TEXT SHOWN:
########
Ah Boys to Men 3: Frogmen (; literally: "Recruits' True Biography") is a 2015 Singaporean military comedy film produced and directed by Jack Neo. It stars Wang Weiliang, Maxi Lim, Joshua Tan, Charlie Goh, Tosh Zhang, Jaspers Lai and Wesley Wong and in the third installment. It was released in cinemas on 19 February 2015. The film raked in $2.83 million at the box office within four days, making it the first Asian film with the highest ever box office takings in its opening weekend in Singapore.

Premise
The film negates all happenings in the predecessors and explores what might have happened should the boys have been assigned to Singapore's Naval Diving Unit (NDU). The movie offers a peek into the intensive training regime of the NDU, which had never been revealed so far. Together, the boys must survive 40 weeks of hell to become Frogmen, one of Singapore's most fearsome military units.

Cast
 Wang Weiliang as 3SG Bang "Lobang" Lee Onn
 Maxi Lim as 3SG Aloysius Jin aka Wayang King
 Joshua Tan as 3SG Ken Chow
 Charlie Goh as CPL Tan Wei Ming
 Tosh Zhang as 3WO Alex Ong
 Jaspers Lai as CPL Handsome 
 Wesley Wong as 3SG Shek Hak Long aka Hei Long
 Bunz Bao as CPL Sam Hui
 Hanrey Low as CPL Henry
 Justin Dominic Misson as 2WO Lum Ber Toh, B T Lum aka No. 2
 Fish Chaar as CPT Max Chow
 Gadrick Chin as Sha Bao 傻豹 
 Joey Leong as Lo Wei 罗薇, Lobang's sister
 Richard Low as Ken's father
 Irene Ang as Mary Chow, Ken's mother
 Yoo Ah Min as Ken's grandmother
 Wang Lei as Ken's uncle
 Aileen Tan as Lobang's mother
 Hayley Woo as Amy, Ken's girlfriend
 Chen Tianwen as Mr. Jin, Aloysius' father
 Ye Li Mei as Mrs. Jin, Aloysius' mother
 Colonel Tan Hong Teck cameo as himself, Commander, Naval Diving Unit
 Noah Yap as Man In Ping a.k.a. IP Man, only appears in the credits
 Yung Raja

Production
The film was shot at the Naval Diving Unit in Sembawang Camp.
########
EXERCISE GOAL:
Quote the text above about the film Ah Boys to Men 3: Frogmen in full, word for word.

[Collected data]
########
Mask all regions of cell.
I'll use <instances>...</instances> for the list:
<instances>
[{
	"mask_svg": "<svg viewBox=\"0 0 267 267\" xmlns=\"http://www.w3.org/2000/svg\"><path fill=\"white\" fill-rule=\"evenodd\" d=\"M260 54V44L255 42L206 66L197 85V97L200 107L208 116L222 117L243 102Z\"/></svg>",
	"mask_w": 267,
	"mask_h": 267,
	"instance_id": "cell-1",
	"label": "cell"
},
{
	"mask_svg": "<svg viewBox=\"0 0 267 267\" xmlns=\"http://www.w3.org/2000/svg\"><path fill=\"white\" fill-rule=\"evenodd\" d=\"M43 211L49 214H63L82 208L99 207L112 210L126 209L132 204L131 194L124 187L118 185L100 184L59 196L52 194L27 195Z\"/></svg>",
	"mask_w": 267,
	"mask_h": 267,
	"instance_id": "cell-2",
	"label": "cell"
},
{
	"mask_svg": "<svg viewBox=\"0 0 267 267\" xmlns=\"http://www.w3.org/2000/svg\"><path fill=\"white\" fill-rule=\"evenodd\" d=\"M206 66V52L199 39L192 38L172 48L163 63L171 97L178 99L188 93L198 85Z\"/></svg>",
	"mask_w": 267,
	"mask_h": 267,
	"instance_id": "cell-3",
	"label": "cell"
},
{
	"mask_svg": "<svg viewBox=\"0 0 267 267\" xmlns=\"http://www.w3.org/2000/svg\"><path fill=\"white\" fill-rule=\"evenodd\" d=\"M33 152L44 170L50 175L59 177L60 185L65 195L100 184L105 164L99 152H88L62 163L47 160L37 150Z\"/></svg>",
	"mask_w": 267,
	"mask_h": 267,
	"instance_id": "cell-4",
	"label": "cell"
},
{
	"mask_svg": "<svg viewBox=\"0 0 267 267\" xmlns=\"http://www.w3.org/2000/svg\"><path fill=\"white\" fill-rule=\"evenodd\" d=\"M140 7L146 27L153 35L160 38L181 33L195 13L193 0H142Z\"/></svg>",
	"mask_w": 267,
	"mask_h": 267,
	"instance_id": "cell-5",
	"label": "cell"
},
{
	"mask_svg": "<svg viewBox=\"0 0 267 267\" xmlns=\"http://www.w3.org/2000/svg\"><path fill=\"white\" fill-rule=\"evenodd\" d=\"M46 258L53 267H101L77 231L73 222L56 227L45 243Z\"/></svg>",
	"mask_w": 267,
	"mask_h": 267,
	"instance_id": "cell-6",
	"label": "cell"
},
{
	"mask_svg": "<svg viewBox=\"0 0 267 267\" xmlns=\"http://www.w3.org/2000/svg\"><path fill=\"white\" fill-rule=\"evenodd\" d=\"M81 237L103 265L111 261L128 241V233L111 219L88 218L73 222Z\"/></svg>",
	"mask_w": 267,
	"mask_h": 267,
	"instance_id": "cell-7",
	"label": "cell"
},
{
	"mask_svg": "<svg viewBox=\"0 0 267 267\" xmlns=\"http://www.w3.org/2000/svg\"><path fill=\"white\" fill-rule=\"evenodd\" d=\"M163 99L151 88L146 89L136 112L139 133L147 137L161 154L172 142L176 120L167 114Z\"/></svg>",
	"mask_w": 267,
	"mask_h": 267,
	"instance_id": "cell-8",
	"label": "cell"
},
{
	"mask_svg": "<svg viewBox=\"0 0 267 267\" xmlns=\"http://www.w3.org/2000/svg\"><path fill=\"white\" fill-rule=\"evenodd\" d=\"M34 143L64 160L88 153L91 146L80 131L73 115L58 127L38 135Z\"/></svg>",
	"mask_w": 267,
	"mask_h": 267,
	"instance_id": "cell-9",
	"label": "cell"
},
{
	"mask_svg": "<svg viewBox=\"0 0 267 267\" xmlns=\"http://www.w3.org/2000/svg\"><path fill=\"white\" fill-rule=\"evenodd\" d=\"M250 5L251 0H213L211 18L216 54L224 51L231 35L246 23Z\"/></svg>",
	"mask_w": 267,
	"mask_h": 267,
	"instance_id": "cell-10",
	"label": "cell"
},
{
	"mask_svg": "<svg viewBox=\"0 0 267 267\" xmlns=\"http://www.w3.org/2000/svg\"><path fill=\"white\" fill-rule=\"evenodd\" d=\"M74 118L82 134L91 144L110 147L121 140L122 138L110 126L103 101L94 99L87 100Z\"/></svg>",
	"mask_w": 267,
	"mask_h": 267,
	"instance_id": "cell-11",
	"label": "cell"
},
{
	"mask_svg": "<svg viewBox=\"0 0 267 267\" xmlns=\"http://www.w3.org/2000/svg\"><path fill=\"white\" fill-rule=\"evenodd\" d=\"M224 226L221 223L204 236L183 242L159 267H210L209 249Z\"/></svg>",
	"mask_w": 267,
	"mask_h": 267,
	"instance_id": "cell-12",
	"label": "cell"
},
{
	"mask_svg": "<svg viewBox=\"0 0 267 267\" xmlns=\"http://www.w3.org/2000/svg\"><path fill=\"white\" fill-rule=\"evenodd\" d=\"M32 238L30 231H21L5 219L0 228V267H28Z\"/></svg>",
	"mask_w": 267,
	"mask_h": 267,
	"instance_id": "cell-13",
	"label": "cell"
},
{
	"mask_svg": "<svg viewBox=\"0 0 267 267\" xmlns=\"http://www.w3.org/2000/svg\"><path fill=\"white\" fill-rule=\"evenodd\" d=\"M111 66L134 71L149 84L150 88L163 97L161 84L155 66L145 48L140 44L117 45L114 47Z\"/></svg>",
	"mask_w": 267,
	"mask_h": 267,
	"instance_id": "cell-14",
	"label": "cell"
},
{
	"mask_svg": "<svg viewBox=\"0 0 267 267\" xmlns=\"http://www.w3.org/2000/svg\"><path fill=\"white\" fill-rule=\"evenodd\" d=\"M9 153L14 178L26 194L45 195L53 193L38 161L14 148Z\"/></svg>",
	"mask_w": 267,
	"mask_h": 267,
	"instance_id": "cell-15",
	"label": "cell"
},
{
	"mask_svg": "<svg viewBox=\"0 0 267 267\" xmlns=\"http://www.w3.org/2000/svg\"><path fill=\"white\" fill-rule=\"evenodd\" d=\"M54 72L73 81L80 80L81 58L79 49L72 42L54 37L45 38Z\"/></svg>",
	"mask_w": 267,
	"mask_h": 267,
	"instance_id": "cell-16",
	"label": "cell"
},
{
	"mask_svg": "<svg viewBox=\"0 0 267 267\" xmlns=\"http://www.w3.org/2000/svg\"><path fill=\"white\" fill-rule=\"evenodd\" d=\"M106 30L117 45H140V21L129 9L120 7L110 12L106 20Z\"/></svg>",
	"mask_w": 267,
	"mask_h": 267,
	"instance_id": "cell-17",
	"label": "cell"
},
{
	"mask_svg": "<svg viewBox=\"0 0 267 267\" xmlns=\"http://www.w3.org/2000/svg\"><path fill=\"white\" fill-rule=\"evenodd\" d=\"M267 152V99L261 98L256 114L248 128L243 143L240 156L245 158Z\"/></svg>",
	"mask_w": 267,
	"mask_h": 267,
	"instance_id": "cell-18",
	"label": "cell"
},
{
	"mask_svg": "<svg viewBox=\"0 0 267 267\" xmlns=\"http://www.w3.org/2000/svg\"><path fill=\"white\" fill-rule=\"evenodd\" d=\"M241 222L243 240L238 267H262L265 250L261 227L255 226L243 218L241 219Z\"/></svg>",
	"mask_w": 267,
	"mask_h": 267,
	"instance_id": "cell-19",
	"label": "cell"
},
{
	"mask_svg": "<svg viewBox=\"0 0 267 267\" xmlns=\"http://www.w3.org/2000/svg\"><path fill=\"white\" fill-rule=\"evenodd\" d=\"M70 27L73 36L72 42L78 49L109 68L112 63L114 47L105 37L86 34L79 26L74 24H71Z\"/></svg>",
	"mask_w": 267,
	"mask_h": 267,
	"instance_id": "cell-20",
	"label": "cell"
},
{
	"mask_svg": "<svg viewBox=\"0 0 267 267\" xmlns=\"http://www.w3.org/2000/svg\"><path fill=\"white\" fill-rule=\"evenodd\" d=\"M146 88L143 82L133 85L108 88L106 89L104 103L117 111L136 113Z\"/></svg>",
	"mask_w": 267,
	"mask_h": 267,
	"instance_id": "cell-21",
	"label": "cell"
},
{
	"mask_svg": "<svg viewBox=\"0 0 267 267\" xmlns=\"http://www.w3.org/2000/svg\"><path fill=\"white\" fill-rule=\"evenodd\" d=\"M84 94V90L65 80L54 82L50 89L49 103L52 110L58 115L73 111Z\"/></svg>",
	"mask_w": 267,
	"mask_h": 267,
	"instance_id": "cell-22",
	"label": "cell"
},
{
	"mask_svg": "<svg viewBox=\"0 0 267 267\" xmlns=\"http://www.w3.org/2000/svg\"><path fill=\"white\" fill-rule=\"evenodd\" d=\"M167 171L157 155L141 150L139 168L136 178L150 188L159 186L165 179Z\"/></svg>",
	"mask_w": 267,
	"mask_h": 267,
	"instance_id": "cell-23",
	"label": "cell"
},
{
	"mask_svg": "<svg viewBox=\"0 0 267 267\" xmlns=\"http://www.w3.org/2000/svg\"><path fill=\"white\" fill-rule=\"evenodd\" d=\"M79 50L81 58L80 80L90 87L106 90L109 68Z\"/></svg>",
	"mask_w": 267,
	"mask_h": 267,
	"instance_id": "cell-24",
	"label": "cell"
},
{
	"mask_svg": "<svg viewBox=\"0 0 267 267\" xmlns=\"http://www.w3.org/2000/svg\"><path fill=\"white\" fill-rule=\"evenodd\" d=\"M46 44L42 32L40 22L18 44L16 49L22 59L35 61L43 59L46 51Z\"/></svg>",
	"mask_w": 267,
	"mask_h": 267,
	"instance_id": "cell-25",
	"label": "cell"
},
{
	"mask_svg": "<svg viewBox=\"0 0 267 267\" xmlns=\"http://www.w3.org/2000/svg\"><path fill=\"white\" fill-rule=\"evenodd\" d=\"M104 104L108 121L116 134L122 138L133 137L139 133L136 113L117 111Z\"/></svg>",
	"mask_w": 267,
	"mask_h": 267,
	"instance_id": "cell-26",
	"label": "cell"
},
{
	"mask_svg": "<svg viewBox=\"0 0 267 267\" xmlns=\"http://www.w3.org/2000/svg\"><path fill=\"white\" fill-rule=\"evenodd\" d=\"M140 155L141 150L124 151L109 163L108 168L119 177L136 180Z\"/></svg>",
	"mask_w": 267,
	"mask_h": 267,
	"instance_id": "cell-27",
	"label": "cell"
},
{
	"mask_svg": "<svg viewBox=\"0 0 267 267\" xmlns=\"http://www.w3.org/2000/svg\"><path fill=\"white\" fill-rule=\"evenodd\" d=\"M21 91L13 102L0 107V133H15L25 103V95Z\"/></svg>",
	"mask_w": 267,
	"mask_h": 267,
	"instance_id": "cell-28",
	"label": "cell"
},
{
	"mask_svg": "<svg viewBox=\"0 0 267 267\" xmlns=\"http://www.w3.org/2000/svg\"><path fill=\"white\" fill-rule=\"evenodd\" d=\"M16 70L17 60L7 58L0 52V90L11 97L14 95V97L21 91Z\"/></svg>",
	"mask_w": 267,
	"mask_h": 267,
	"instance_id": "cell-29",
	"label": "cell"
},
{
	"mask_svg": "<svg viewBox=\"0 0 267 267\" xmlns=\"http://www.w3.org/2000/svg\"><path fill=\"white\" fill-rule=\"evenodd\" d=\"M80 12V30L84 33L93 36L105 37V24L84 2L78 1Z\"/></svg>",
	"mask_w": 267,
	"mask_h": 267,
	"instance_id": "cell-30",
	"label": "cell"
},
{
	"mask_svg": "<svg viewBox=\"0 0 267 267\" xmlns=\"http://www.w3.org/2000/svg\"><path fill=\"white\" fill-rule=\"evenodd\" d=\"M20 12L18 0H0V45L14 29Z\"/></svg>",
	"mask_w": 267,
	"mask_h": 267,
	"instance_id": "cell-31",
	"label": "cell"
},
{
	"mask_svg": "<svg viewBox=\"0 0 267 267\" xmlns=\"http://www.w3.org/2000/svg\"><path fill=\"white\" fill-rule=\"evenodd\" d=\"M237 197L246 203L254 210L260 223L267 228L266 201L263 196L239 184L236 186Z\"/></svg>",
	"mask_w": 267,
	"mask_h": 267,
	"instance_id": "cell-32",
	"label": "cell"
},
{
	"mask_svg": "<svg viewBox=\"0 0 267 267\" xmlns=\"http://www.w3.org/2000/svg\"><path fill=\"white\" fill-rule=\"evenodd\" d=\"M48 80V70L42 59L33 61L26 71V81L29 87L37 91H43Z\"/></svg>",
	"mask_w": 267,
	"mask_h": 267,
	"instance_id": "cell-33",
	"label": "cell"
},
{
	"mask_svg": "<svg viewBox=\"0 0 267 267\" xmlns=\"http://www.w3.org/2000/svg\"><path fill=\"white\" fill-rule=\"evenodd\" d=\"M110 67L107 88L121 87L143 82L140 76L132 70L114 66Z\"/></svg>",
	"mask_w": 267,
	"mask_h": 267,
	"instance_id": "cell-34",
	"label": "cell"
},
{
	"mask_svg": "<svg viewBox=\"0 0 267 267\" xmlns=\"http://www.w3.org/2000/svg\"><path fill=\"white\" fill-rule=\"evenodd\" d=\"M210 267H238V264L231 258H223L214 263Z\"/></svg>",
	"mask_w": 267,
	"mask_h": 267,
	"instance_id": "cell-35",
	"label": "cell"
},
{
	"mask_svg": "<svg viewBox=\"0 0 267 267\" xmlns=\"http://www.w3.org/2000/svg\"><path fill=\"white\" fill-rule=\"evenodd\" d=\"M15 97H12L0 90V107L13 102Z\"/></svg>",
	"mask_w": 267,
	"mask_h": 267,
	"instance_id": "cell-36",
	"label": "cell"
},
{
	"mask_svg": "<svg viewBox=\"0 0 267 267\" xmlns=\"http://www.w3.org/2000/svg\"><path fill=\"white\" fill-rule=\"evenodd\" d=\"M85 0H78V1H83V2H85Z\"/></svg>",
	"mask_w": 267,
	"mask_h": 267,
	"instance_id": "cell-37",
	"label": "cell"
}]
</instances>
########
RESULT OF THIS EXERCISE:
Ah Boys to Men 3: Frogmen (; literally: "Recruits' True Biography") is a 2015 Singaporean military comedy film produced and directed by Jack Neo. It stars Wang Weiliang, Maxi Lim, Joshua Tan, Charlie Goh, Tosh Zhang, Jaspers Lai and Wesley Wong and in the third installment. It was released in cinemas on 19 February 2015. The film raked in $2.83 million at the box office within four days, making it the first Asian film with the highest ever box office takings in its opening weekend in Singapore.

Premise
The film negates all happenings in the predecessors and explores what might have happened should the boys have been assigned to Singapore's Naval Diving Unit (NDU). The movie offers a peek into the intensive training regime of the NDU, which had never been revealed so far. Together, the boys must survive 40 weeks of hell to become Frogmen, one of Singapore's most fearsome military units.

Cast
 Wang Weiliang as 3SG Bang "Lobang" Lee Onn
 Maxi Lim as 3SG Aloysius Jin aka Wayang King
 Joshua Tan as 3SG Ken Chow
 Charlie Goh as CPL Tan Wei Ming
 Tosh Zhang as 3WO Alex Ong
 Jaspers Lai as CPL Handsome 
 Wesley Wong as 3SG Shek Hak Long aka Hei Long
 Bunz Bao as CPL Sam Hui
 Hanrey Low as CPL Henry
 Justin Dominic Misson as 2WO Lum Ber Toh, B T Lum aka No. 2
 Fish Chaar as CPT Max Chow
 Gadrick Chin as Sha Bao 傻豹 
 Joey Leong as Lo Wei 罗薇, Lobang's sister
 Richard Low as Ken's father
 Irene Ang as Mary Chow, Ken's mother
 Yoo Ah Min as Ken's grandmother
 Wang Lei as Ken's uncle
 Aileen Tan as Lobang's mother
 Hayley Woo as Amy, Ken's girlfriend
 Chen Tianwen as Mr. Jin, Aloysius' father
 Ye Li Mei as Mrs. Jin, Aloysius' mother
 Colonel Tan Hong Teck cameo as himself, Commander, Naval Diving Unit
 Noah Yap as Man In Ping a.k.a. IP Man, only appears in the credits
 Yung Raja

Production
The film was shot at the Naval Diving Unit in Sembawang Camp.